Explanation
As Dave and Sal already mentioned, this can certainly be achieved with essentially the same results, but it will slightly change the interpretation of the results. I will provide a worked example to show you why.
Simulating Your Data
I demonstrate with an example in R with some simulated data of what you ask.
#### Set Random Seed ####
set.seed(123)
#### Simulate Data ####
heights <- rnorm(n = 1000,
mean = 70,
sd = 10)
scale.heights <- scale(heights)
gender <- factor(
rbinom(n = 1000,
size = 1,
prob = .5),
labels = c("Male","Female")
)
#### Merge into Data Frame ####
df <- data.frame(gender,
heights,
scale.heights)
head(df)
The data frame looks like this: gender is of course the gender of the participant, heights are the raw scores of heights, and scale.heights are the z scores of these heights.
gender heights scale.heights
1 Female 79.43680 0.9846165
2 Male 76.62722 0.7006528
3 Female 81.99202 1.2428724
4 Male 65.67338 -0.4064489
5 Male 66.83609 -0.2889342
6 Male 80.62366 1.1045720
T-Tests on Data
If we run a t test on the raw scores of heights such as t.test(heights ~ gender, df)

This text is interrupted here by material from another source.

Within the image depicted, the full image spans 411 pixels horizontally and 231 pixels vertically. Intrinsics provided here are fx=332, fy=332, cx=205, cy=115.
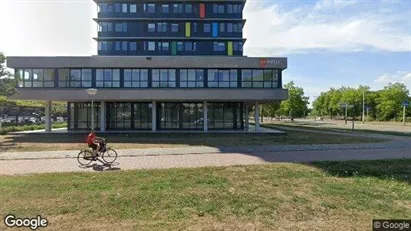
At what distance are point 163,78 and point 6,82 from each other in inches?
539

, you get this typical summary (by default R usually uses the Welch t-test):
Welch Two Sample t-test
data: heights by gender
t = -1.5244, df = 991.43, p-value = 0.1277
alternative hypothesis: true difference in means between group Male and group Female is not equal to 0
95 percent confidence interval:
-2.1822607 0.2741266
sample estimates:
mean in group Male mean in group Female
69.22450 70.17856
Here you can see that $t = -1.5244$, $df = 991.43$, and $p = 0.1277$. It also lists the means of each group. Males have a mean of 69.23 and the females have a mean of 70.18. If you then run the same t-test on z-scores with t.test(scale.heights ~ gender, df)
:
Welch Two Sample t-test
data: scale.heights by gender
t = -1.5244, df = 991.43, p-value = 0.1277
alternative hypothesis: true difference in means between group Male and group Female is not equal to 0
95 percent confidence interval:
-0.22056057 0.02770591
sample estimates:
mean in group Male mean in group Female
-0.04753867 0.04888866
You will notice that most of the output is the same, but probably the most obvious difference is that the means of the groups are different because they are now scaled scores. In this case, the raw score version is more easily interpretable, but the outcome is essentially the same.